EXTRAIT FOURNI -
------

Du fait de la concurrence que se livrent les Etats et de l’optimisation fiscale, le poids de l’impôt sur les sociétés tend à se réduire à peau de chagrin.

La TVA, l’impôt symbole de la société de consommation, est remise en cause. Elle est accusée de pénaliser les Français les plus modestes. Dans le cadre du Grand Débat, de nombreuses voix se font entendre pour exonérer les biens de premières nécessités. Depuis une quinzaine d’années, de nombreuses dérogations ont été introduites pour en limiter le poids (bâtiment, restauration, etc.). Le développement des ventes en ligne, des places de marchés digitales où les particuliers sont tout à la fois vendeurs et acheteurs, écorne l’assiette de la TVA.

Les cotisations sociales qui contribuent au financement de l’Etat providence sont accusées depuis plusieurs décennies de pénaliser l’emploi peu qualifié. De ce fait, de manière constante, les pouvoirs publics en France ont procédé à des allègements de charges dont le coût dépasse une trentaine de milliards d’euros. Ces derniers sont compensés par l’Etat et donc par le contribuable national. Le recours à la CSG a permis depuis 1992 de contrebalancer la remise en cause des cotisations. La dernière augmentation de 1,7 point, intervenue au 1er janvier 2018, a démontré que les marges de manœuvre sont désormais faibles. La contestation émanant des retraités a, en effet, démontré que la soutenabilité des hausses des prélèvements atteignait ses limites. Il en a été de même en ce qui concerne l’impôt sur le revenu. Les différentes mesures prises durant le quinquennat de François Hollande ont abouti à une réduction de l’assiette au point que seulement 46 % des ménages acquittent cet impôt.

------

EXERCICES -
**a)** Extrayez de l’extrait sur la fiscalité le passage qui s’ouvre sur les mots contenant "Du fait de la" et se ferme sur "l’assiette de la TVA.".
**b)** Traduisez en anglais cette phrase de l’extrait sur la fiscalité : « La TVA, l’impôt symbole de la société de consommation, est remise en cause. »

EXTRAIT DES DONNÉES -
------

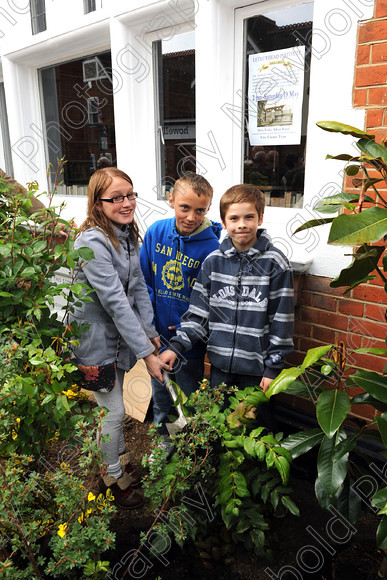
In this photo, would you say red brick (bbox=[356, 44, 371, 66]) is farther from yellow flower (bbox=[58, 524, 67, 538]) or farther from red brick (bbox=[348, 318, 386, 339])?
yellow flower (bbox=[58, 524, 67, 538])

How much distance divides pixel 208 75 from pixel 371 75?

------

RÉPONSES PAR EXERCICE -
**a)**
Du fait de la concurrence que se livrent les Etats et de l’optimisation fiscale, le poids de l’impôt sur les sociétés tend à se réduire à peau de chagrin.

La TVA, l’impôt symbole de la société de consommation, est remise en cause. Elle est accusée de pénaliser les Français les plus modestes. Dans le cadre du Grand Débat, de nombreuses voix se font entendre pour exonérer les biens de premières nécessités. Depuis une quinzaine d’années, de nombreuses dérogations ont été introduites pour en limiter le poids (bâtiment, restauration, etc.). Le développement des ventes en ligne, des places de marchés digitales où les particuliers sont tout à la fois vendeurs et acheteurs, écorne l’assiette de la TVA.

**b)** VAT, the tax that symbolizes the consumer society, is being called into question.